Health IT healthcare conference Population Health

This Week: Strategies to Improve Population Health

Tomorrow I am heading to Washington D.C. to attend the 2017 Practical Playbook National Meeting. The theme of the conference is “Improving Population Health: Collaborative Strategies That Work.” This meeting is one place where leaders from public health, community, and provider organizations come together to explore opportunities for improving collaboration in order to address the social determinants of health. I’m particularly interested in a number of presentations that focus on the use of big data, advanced analytics and technology to improve population health. There is no doubt that health IT will play a larger role as we move forward with these efforts.

For those of us who work for and with provider organizations, it is important that we recognize that we’re not going to significantly impact the upstream causes of poor health without venturing out into the community. The bulk of this work has to take place beyond the hospital’s walls. Collaborating with public health and community organizations to address challenges such as food deserts, substandard housing, and unsafe neighborhoods just makes sense. But collaborating is not always easy. That’s where the Practical Playbook National Meeting comes into play. The vision for the 2017 National Meeting is to:

  • Provide a lively forum for public health, primary care, and community partners to share their knowledge, best practices, and winning strategies for tackling population health issues. Participants will learn methods and strategies to collaborate with each other in potent ways they can put to immediate use.
  • Build practical tools and clarify concrete steps for taking action that not only address the challenges of moving forward in uncertain times, but leverage on-going change.
  • Advance the application of the Practical Playbook at state, and community levels.
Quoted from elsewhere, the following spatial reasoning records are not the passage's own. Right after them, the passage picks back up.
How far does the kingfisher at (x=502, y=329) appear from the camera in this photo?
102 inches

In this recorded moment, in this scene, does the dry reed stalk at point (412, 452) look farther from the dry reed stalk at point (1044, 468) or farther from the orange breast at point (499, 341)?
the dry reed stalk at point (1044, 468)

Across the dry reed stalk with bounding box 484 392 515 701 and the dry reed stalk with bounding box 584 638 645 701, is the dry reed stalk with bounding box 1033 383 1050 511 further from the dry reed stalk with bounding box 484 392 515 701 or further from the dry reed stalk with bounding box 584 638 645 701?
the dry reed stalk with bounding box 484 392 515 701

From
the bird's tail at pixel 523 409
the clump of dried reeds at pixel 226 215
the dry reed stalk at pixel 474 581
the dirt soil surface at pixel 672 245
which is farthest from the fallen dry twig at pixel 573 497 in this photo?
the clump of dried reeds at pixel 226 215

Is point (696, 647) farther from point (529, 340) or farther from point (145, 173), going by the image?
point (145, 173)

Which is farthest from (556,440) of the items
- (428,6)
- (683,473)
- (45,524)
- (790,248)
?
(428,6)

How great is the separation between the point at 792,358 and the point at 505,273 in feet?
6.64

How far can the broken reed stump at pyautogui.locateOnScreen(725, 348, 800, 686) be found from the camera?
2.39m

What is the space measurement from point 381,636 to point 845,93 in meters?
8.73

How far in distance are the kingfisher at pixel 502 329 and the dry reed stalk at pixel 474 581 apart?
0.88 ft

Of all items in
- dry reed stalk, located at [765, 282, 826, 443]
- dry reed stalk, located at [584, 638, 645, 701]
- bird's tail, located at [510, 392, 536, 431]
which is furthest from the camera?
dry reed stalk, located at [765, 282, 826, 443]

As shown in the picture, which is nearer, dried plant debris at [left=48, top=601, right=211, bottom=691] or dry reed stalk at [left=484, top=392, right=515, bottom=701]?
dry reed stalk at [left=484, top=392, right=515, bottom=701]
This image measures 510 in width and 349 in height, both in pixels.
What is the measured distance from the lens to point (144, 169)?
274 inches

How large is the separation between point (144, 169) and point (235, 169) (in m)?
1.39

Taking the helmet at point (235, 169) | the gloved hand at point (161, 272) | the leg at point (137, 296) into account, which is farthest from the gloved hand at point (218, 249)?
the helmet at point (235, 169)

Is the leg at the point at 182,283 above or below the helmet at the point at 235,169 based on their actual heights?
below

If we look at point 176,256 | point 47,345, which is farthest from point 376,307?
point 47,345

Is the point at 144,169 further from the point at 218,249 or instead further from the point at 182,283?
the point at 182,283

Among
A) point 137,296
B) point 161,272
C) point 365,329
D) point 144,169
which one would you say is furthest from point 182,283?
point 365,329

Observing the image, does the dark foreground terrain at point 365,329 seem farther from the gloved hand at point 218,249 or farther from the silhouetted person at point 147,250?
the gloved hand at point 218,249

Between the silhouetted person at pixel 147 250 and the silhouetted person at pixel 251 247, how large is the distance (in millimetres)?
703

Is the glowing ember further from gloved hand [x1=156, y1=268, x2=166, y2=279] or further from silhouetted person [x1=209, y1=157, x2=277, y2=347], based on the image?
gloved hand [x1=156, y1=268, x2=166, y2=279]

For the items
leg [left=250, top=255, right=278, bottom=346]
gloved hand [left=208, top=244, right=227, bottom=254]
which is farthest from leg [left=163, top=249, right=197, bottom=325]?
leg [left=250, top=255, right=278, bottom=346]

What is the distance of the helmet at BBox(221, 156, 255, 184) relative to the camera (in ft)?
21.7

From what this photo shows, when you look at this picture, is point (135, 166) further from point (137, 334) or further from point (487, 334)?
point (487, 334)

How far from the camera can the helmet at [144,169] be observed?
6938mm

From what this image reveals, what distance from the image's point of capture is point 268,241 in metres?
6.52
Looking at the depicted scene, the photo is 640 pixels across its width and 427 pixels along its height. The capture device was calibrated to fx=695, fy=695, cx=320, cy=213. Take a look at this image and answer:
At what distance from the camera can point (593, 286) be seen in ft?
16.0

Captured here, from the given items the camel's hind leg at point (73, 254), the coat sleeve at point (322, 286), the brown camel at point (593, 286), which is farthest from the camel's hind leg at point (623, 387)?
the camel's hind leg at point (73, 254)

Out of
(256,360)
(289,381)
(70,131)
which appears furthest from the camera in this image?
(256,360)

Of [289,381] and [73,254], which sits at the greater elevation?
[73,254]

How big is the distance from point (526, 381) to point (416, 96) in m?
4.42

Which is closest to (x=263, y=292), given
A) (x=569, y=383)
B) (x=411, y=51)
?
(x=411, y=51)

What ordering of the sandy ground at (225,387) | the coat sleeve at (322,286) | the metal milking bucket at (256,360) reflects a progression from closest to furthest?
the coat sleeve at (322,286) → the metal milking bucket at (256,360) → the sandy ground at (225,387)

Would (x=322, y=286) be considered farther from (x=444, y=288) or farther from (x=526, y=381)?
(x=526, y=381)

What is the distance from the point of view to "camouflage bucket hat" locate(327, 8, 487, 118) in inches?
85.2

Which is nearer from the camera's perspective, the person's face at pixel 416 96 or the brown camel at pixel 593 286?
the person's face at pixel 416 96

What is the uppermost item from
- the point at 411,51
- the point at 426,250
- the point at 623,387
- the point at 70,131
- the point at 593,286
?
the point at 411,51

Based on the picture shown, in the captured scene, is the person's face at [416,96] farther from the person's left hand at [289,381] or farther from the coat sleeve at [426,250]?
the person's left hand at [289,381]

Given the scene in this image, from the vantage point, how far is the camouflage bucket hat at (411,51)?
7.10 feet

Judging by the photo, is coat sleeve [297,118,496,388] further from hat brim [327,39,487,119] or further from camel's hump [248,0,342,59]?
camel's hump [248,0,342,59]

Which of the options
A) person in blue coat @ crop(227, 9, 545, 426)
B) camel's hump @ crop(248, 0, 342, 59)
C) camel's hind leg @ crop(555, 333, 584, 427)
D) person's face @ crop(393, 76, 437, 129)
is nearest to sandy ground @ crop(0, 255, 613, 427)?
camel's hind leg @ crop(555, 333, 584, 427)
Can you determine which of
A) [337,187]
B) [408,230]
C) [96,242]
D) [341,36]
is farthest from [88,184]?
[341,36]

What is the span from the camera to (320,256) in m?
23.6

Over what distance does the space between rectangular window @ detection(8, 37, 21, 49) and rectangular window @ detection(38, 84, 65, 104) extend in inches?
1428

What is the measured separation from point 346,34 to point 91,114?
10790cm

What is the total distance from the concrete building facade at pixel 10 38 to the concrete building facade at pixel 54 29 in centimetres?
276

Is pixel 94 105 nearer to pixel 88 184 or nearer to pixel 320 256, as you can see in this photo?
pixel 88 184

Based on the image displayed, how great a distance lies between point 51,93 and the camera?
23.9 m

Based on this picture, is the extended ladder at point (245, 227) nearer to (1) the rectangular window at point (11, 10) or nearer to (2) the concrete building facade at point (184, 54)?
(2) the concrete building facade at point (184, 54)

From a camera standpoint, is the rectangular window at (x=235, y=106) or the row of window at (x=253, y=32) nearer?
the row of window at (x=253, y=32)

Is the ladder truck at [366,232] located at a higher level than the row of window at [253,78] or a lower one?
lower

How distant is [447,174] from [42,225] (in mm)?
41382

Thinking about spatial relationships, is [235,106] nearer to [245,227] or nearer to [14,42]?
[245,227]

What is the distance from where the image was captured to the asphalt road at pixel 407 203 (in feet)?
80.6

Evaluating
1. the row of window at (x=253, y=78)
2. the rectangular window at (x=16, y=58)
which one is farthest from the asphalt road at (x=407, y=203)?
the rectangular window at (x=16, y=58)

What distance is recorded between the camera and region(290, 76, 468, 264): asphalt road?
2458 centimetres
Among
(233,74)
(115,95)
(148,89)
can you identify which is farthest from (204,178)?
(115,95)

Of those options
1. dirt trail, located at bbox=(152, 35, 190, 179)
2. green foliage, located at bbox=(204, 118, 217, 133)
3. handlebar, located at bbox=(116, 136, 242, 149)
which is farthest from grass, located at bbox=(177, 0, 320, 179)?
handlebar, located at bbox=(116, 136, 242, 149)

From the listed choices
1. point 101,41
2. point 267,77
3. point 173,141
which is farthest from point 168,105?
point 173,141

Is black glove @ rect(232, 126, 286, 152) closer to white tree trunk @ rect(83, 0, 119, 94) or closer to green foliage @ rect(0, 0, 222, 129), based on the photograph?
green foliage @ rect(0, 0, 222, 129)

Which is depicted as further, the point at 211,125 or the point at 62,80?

Professionals working in the field will be equipped to align and engage effectively no matter what direction emerging health policy takes.
  • Improve the efficacy of interventions by building capacity and capabilities for more effective cross-sector collaboration.
  • Inspire, energize, and encourage the dedicated professionals working to improve population health. This meeting will empower public health, primary care, and community health professionals with content that shows them what can be accomplished, tools that improve their effectiveness, and connections that encourage collaboration.

Participant learning objectives include:

  • Define specific, workable steps that communities, health systems and public health organizations can align around to tangibly improve population health.
  • Identify, gather, and share information/data designed to propel focused, data-driven efforts at the community health level.
  • Clarify the contours of the current healthcare landscape as it affects population health, acknowledging what has changed, what has not, and the opportunities change offers.
  • Understand how different community and health sectors can inform, integrate, and collaborate on evolving concepts and ways of thinking to foster dynamic cross-sector partnerships in a fast-moving world.
  • Break through the professional silos separating public health, primary care providers, health systems, and community leadership organizations to accelerate sharing of best practices and policies.